英国の医学部学生に対する専門教育のためのコンセンサスに基づく全国的な抗菌薬適正使用支援コンピテンシーの開発★
Development of consensus-based national antimicrobial stewardship competencies for UK undergraduate healthcare professional education
M. Courtenay* , R. Lim, E. Castro-Sanchez, R. Deslandes, K. Hodson, G. Morris, S. Reeves, M. Weiss, D. Ashiru-Oredope, H. Bain, A. Black, J. Bosanquet, A. Cockburn, C. Duggan, M. Fitzpatrick, R. Gallagher, D. Grant, J. McEwen, N. Reid, J. Sneddon, D. Stewart, A. Tonna, P. White
* Cardiff University, UK
Journal of Hospital Infection (2018) 100, 245-256
背景
医療専門家は、患者・医薬に関連する一連の適正使用支援活動に関与するため、抗菌薬適正使用支援について理解し取り組むことが重要である。医学部学生への教育は、医療専門家としてこれらの役割や活動に向けて準備させる絶好の機会となる。
目的
医学部学生に対する専門教育に適した共通の抗菌薬適正使用支援コンピテンシーに関する英国内のコンセンサスを得ること。
方法
2 段階のオンライン調査からなる修正デルファイ法により、看護師・助産師・薬剤師・理学療法士・足治療師の教育と実践における処方と薬剤管理の専門知識、ならびに抗菌薬の処方と適正使用支援の専門知識を持つ英国内の 21 名からなるパネルメンバーを招いた。2017 年 10 月から 12 月にデータを収集した。
結果
参加者 21 名が専門家パネルのメンバーとなることに同意し、そのうち 19 名(90%)が 1 回目の質問票に回答し、17 名(89%)が 2 回目の質問票に回答した。コンピテンシーに関する包括的な 6 つの記述(6 領域に細分)、ならびに医療専門家による抗菌薬適正使用支援に必須の 55 項目の説明指標に関してパネリストのコンセンサスが得られ、一貫して高水準の合意に達した。
結論
コンピテンシーに関する記述とそれに関連する説明指標において一貫して高水準の合意に達したことから、このコンピテンシーの枠組みは、医学部学生に対する専門教育、ならびに抗菌薬適正使用支援の理解と取り組みが重要となる医療提供をサポートする新たな臨床上の役割を担う従事者に対する教育を方向付けるために使用すべきである。
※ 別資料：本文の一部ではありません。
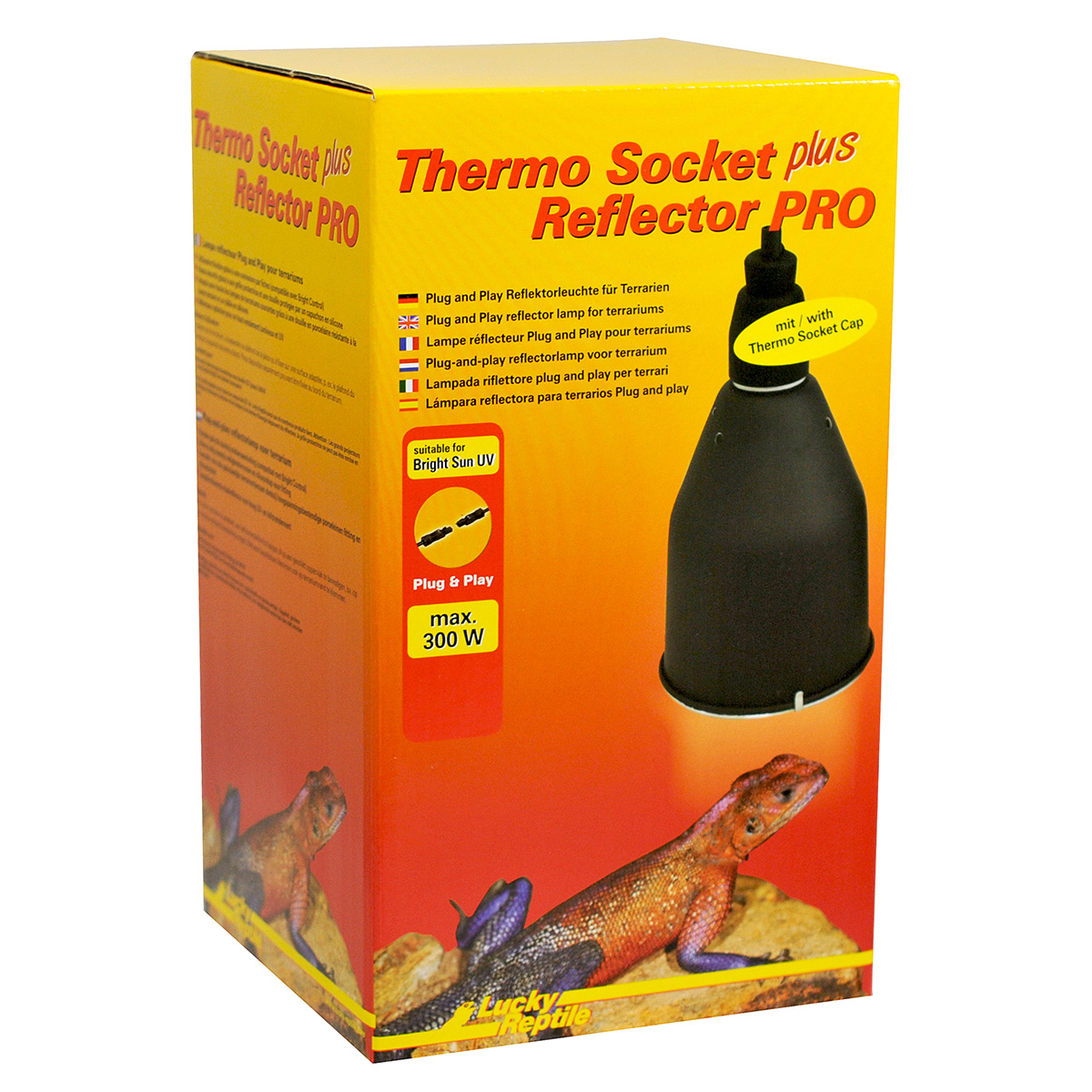 Lucky Reptile Thermo Socket + stínítko PRO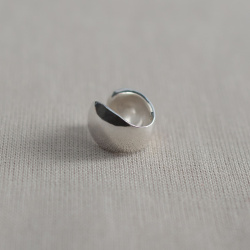 INFANTA Кафф Conchiglia Ракушка серебро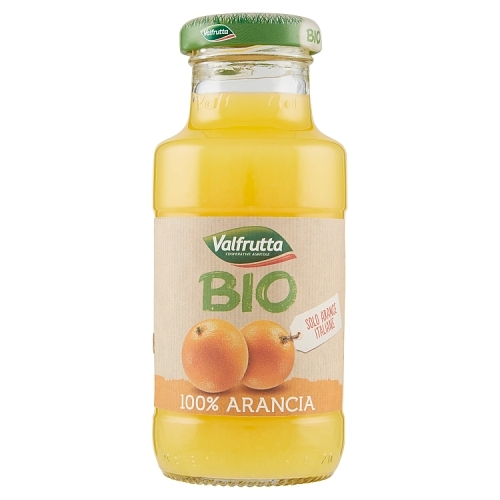 6 bottiglie Succo di frutta Valfrutta Bio Arancia 
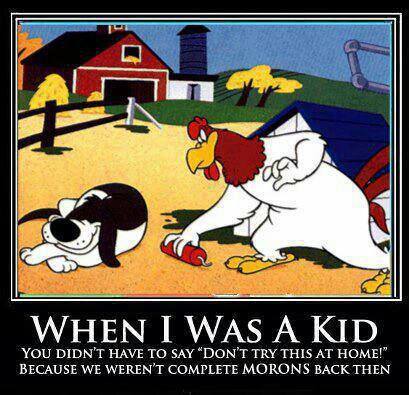 Funny Memes - when i was a kid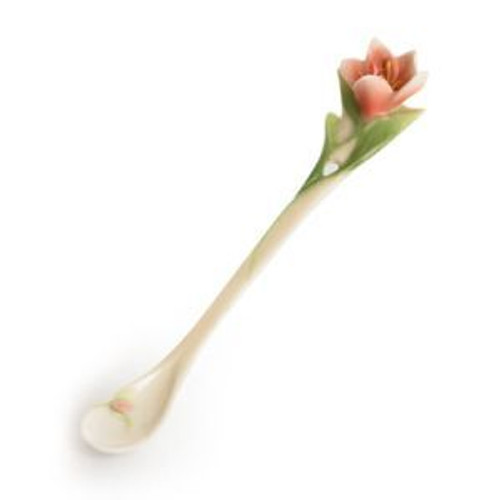 Franz Porcelain Azalea Spoon FZ01348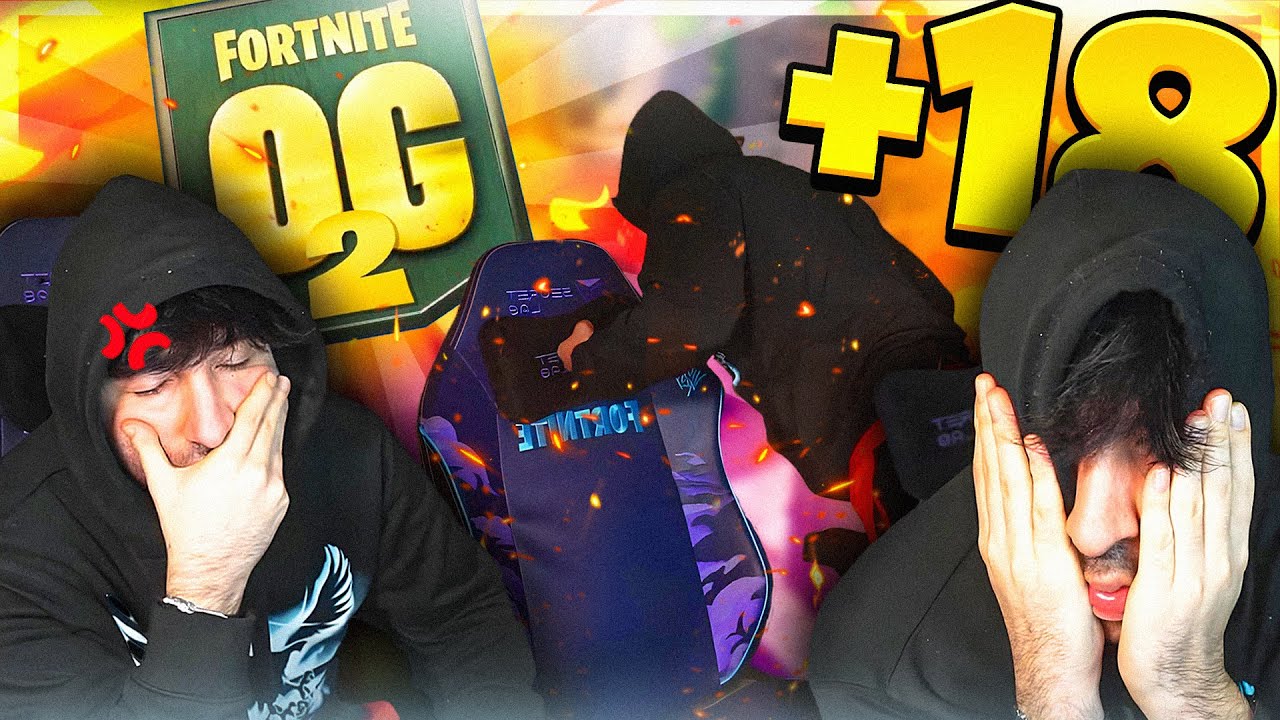 Fortnite +I8 ma in SEASON OG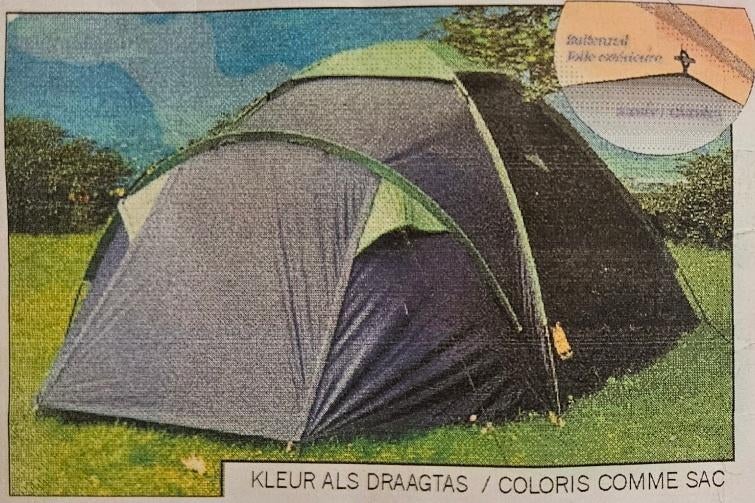 Complete 2-3 Persoons Tent (Polyester) High Peak Nepal Plus, Caravans en Kamperen, Tenten, tot en met 3, Gebruikt, Ophalen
コンピテンシーは基礎教育の到達目標であるが、さらに継続的な教育を目的として使用できる。
サマリー原文(英語)はこちら
監訳者コメント:
デルファイ法は専門家の意見をアンケート形式で集め、それを繰り返すことで意見集約する方法である。社会人になってからではなかなか修正が効かない。学生の頃に王道ともいえる抗菌薬適正使用に関する知識と技術を取得して実臨床に望む医師を育てることが重要である。